At last the room was finished, and Sheila contemplated it with much satisfaction. The table was laid, and on the white cloth stood the bottles most familiar to Borva. The peat-smoke still lingered in the air; she could not have wished anything to be better.
Then she went off to look after the luncheon, and Mairi was permitted to go down and explore the mysteries of the kitchen. The servants were not accustomed to this interference and oversight, and might have resented it, only that Sheila had proved a very good mistress to them, and had shown, too, that she would have her own way when she wanted it. Suddenly, as Sheila was explaining to Mairi the use of some particular piece of mechanism, she heard a sound that made her heart jump. It was now but half-past one, and yet that was surely her husband’s foot in the hall. For a moment she was too bewildered to know what to do. She heard him go straight into the very room she had been decorating, the door of which she had left open. Then, as she went upstairs, with her heart still beating fast, the first thing that met her eyes was a tartan shawl belonging to Mairi that had been accidentally left in the passage. Her husband must have seen it.

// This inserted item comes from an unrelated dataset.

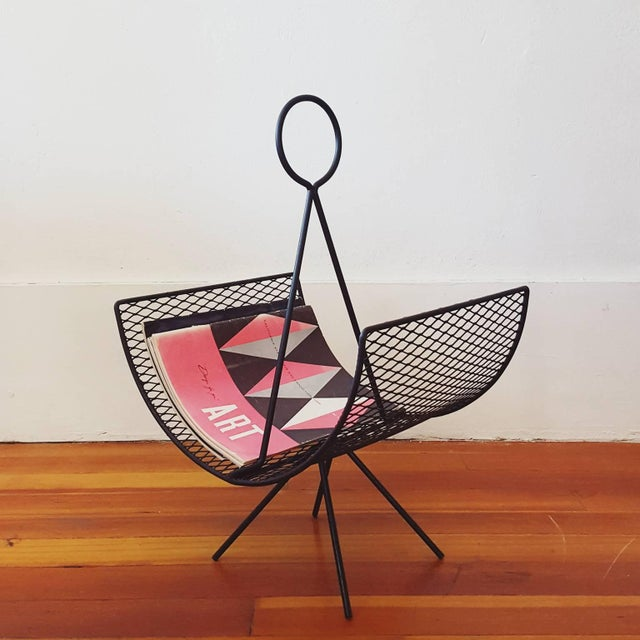 """Iron and expanded metal """"Anchor"""" magazine rack, designed by Seymour Robins for Sondra Kay Interiors in the early 1950s...."""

“Sheila, what nonsense is this?” he said.
He was evidently in a hurry, and yet she could not answer; her heart was throbbing too quickly.
“Look here,” he said, “I wish you’d give up this grotto-making till to-morrow. Mrs. Kavanagh, Mrs. Lorraine and Lord Arthur Redmond are coming here to luncheon at two. I suppose you can get something decent for them. What is the matter? What is the meaning of all this?”
And then his eyes rested on the tartan shawl, which he had really not noticed before.
“Who is in the house?” he said. “Have you asked some washerwoman to lunch?”